* Company plans to realise first deals by end of June
* More optimistic now than before Christmas, CEO says
* Jefferies estimates 3 bln euros of assets could be sold
* GRAPHIC-Road to recovery: tmsnrt.rs/3a2QzLn (Adds analyst reaction, graphic)
FRANKFURT, Feb 9 (Reuters) - HeidelbergCement has identified five assets to sell in a review of its business and it made a good start to 2021, the chief executive told Reuters, as the world’s No. 2 cement maker enters the next phase of its plan to boost margins.
“We’re now shifting gears. And that’s happening faster than we originally thought,” Dominik von Achten, who took the helm a year ago, said in his first interview with international media.
Von Achten said the first of the sales, which vary in size, were expected in the first half of the year. He declined to say which countries were affected out of the more than 50 in which the firm operates, nor how much it hoped to raise.
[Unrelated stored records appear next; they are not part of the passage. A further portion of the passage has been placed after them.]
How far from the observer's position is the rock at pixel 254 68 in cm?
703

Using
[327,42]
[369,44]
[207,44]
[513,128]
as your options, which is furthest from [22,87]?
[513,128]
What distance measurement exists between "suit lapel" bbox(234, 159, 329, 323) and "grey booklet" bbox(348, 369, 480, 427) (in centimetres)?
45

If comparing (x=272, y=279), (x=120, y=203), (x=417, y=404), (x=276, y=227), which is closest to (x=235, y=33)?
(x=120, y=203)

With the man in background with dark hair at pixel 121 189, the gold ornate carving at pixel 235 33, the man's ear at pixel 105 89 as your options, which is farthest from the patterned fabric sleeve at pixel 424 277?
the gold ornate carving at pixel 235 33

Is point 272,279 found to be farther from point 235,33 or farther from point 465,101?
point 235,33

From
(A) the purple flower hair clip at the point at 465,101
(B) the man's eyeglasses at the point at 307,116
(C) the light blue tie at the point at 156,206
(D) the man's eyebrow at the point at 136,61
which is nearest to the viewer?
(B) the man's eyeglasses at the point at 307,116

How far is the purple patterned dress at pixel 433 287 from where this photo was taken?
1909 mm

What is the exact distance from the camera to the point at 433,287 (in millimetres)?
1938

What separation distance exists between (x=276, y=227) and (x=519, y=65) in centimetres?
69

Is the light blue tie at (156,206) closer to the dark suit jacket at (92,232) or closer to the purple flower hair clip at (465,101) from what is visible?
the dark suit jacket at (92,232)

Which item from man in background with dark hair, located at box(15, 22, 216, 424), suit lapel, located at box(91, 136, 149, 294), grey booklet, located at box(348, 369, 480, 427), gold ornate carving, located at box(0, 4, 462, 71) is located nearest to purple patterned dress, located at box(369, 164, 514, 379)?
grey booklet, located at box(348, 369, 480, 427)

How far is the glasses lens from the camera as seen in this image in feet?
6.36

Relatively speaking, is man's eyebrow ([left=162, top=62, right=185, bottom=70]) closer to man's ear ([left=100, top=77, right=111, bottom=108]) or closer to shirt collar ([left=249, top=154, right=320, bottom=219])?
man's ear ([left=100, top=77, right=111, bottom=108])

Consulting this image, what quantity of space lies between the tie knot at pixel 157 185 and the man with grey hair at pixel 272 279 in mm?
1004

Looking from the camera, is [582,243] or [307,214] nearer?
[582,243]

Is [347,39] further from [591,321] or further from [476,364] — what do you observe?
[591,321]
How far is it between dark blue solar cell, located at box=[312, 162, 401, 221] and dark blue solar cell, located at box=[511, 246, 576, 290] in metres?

Analysts have identified weaker assets worth as much as 2.5 billion to 3 billion euros ($3 billion-$3.6 billion) that could be sold. Jefferies said in a note after the interview that assets worth 3 billion euros in sales, or 16% of the group’s total, could be divested to offer a bigger return to shareholders.
“There are no sacred cows. Everything was on the table,” von Achten said of the review, adding there were “rock-solid” markets, such as northern Europe, which it would not exit.
Asked about Indonesia, which Berenberg analysts have named as a disposal candidate, von Achten said: “Indonesia, too, is an important market for us, no doubt.”
HeidelbergCement owns a 51% stake in Indocement.
The group, which is active in Europe, Asia and the Americas, has in the past said its North American business was underperforming, leading it to launch a margin improvement plan that von Achten said was on track.
(For an interactive version of this chart click here tmsnrt.rs/3a2QzLn)
He said the group was focused on raising the productivity of underperforming assets, which could range from ready-mix concrete plants to cement factories, or disposing of them.
HeidelbergCement, along with rivals such as Switzerland’s LafargeHolcim, has recovered swiftly from the coronavirus crisis that brought construction activity around the world nearly to a halt last year.
Von Achten said the company now had a handle on the situation, including mass testing at factories to ensure workers’ safety, and he did not expect a big impact on sites.
“We’ve reached calmer waters,” he said, adding the group was well on track to meet its 2020 targets, including higher core profit, a leverage ratio of less than 2.0 times as well as savings of around 1 billion euros.
He also said the group had made a major step towards its mid-term targets of a core profit margin of 22% and a return on invested capital of clearly more than 8% by 2025.
“With regard to the market I am now more optimistic than I was before Christmas,” he said.
Von Achten said HeidelbergCement, which is due to report preliminary 2020 results on Feb. 23, had made a good start to the year, even though visibility on future prospects remained low.
“We’re largely done growing muscle ahead of time, we’re fit for a marathon again,” he said.